The infamous Mirai botnet, which hijacks control of vulnerable IoT devices, is currently exploiting TP-Link Archer AX21 routers to launch distributed denial of service (DDoS) attacks.
The warning comes after a security flaw in the TP-Link Archer AX21 Wi-Fi router was identified as being actively exploited to allow malicious hackers to execute it, with security researchers From the US Government Cybersecurity and Infrastructure Security Agency (CISA). malicious code remotely.
The high-severity security vulnerability was first disclosed by bug hunters at the Pwn2Own hacking contest in Toronto in December 2022, winning a US$5,000 prize.
This revelation prompted TP-Link to issue a firmware update (which did not properly fix the issue) two months later, followed by another update (which resolved the vulnerability) in March 2023. became.

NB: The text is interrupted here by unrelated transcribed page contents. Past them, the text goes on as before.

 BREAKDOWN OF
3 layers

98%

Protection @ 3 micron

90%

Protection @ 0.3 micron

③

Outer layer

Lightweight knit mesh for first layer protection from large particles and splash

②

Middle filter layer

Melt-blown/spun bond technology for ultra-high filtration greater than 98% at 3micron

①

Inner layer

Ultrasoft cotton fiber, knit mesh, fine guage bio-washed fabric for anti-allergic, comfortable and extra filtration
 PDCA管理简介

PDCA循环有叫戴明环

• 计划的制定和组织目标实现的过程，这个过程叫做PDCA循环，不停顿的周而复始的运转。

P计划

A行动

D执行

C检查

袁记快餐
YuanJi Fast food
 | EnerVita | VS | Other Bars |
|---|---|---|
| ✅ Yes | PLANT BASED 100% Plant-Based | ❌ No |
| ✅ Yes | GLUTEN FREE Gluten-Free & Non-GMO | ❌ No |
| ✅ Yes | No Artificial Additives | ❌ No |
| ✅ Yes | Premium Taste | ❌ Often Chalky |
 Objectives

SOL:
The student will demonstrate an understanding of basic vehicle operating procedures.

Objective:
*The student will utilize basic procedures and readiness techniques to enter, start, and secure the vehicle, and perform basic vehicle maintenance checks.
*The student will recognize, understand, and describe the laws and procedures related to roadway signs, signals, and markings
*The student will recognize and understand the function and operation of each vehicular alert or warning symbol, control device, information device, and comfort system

Unfortunately, malicious hackers seem to have wasted no time in building an exploit for this vulnerability (dubbed CVE-2023-1389) into Mirai’s arsenal.

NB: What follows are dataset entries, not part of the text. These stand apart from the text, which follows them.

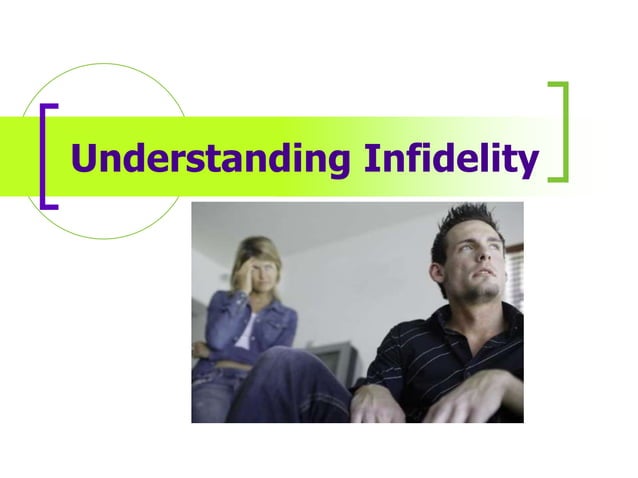 Understanding Infidelity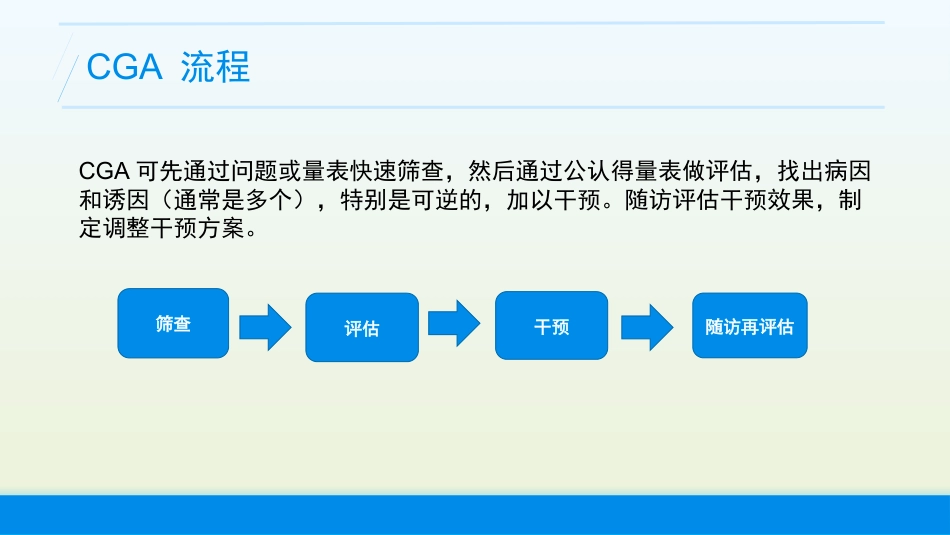 CGA 流程

CGA 可先通过问题或量表快速筛查，然后通过公认得量表做评估，找出病因和诱因（通常是多个），特别是可逆的，加以干预。随访评估干预效果，制定调整干预方案。

筛查

评估

干预

随访再评估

The only recommended action to prevent exploitation of vulnerable TP-Link routers is to update them with the latest firmware updates that close security holes.
The Mirai botnet launched a massive DDoS attack against DNS service company Dyn in October 2016, causing many users to access popular sites such as Amazon, Reddit, Netflix, Twitter, Soundcloud, and Spotify. When it became impossible, it first attracted wide global attention. , Etsy, Github.
Three men have since been convicted of running the Mirai botnet.
Editor’s Note: The opinions expressed in this guest author article are solely those of the contributor and do not necessarily reflect those of Tripwire.